* _EXERCISE DESCRIPTION_:
Copy out each line below in which the string "image" appears.

* _DATA LISTING_:
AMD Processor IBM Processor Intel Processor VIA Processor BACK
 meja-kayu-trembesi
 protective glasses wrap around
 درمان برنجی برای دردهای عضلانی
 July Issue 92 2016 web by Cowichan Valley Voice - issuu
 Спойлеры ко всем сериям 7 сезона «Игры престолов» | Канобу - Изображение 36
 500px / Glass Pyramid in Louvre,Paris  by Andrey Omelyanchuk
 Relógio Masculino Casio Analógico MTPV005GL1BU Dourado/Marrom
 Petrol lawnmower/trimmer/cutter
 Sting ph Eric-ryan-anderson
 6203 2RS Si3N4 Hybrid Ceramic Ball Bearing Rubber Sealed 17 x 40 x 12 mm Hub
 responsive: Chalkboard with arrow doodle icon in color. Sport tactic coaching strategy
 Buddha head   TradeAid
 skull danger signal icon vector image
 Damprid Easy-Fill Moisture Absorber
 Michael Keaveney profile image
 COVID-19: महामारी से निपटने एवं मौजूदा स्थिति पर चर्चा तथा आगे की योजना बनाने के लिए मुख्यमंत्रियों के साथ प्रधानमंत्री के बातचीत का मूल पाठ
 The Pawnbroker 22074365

* _TASK RESPONSE_:
 skull danger signal icon vector image
 Michael Keaveney profile image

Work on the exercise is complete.